According to the backup file found above, the current environment should be inside a docker container. Following this article on escaping docker privileged containers, the host's root access was obtained and the root flag was got finally.
System patching is the most effective preventive control. Avoiding enabling the privileged flag at the Docker containers, these privileged containers might allow attackers to break the control and gain the host system asscess.
A GitLab Community Edition was found on the HTTP port 5080, lets register and log in to the GitLab;
After logging in to the application, the version of this GitLab can be found in the help section which is version 11.4.7. Searching with the searchsploit, it was found that it is a vulnerable version and has a number of exploits CVE's available.
Hacking Process Part 2 – Gaining Foothold
Just picked a REC exploit code 49257, and using Burp Suite to capture the data of cookie and authenticity token during create a GitLab project. After updated the python code and prepared the return Netcat listener on port 1234.

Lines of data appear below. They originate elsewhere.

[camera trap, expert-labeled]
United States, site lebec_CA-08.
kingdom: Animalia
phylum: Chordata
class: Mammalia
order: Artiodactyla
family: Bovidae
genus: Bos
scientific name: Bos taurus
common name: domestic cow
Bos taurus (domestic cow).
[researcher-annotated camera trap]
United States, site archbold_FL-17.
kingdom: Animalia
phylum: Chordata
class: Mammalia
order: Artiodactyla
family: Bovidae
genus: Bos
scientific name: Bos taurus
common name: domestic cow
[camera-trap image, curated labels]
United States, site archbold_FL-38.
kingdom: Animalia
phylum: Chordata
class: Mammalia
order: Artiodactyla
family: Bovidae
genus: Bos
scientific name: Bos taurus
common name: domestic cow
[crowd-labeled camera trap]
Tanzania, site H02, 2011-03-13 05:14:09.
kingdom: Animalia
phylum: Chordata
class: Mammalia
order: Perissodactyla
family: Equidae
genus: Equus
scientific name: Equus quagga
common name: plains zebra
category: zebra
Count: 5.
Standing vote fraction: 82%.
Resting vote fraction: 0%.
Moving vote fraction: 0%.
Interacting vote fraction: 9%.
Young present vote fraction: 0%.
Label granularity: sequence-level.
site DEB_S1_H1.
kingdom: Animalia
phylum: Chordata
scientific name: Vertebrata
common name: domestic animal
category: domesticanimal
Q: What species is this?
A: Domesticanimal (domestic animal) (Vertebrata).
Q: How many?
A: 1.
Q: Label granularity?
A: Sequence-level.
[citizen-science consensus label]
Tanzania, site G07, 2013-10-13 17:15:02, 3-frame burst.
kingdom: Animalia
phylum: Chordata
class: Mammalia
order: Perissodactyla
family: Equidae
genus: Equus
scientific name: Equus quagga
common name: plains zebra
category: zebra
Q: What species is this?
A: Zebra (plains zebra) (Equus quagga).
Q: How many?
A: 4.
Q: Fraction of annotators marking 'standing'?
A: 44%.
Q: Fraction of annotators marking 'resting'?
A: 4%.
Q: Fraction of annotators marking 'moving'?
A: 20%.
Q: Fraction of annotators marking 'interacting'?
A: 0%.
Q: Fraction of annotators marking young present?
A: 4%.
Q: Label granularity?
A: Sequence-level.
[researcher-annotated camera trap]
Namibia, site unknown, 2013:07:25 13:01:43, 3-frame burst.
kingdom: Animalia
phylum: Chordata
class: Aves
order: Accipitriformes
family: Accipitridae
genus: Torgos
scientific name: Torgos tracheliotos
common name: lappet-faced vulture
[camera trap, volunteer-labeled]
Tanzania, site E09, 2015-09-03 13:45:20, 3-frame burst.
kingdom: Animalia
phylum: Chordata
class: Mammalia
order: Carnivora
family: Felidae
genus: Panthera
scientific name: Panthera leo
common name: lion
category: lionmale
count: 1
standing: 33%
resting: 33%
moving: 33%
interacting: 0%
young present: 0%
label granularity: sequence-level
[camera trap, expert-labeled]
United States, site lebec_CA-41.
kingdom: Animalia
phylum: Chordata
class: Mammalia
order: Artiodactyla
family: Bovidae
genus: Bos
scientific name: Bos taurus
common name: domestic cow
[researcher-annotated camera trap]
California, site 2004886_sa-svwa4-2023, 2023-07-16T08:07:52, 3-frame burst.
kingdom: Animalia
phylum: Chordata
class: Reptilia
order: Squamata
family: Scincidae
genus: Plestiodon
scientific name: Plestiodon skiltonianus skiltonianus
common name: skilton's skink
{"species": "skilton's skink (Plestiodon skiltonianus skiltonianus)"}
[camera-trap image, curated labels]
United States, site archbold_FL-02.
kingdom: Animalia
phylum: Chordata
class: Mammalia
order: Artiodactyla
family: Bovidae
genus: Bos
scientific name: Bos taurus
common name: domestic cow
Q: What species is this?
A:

Used the Linux PE Tool - LinPEAS, a backup /opt/backup folder was found that contained a gitlab.rb file in which found the smtp_password (wW59U!ZKMbG9+*#h). This password can be used to sudo root access.
After sudo to root account, but the root flag was not found in the home or root folder. Why? we were inside the docker container.
#determine if a process runs inside lxc/Docker
grep 'docker\|lxc' /proc/1/cgroup
With the help of an article about escaping Docker Privileged Containers, the following command was done and get the host root privilege access finally.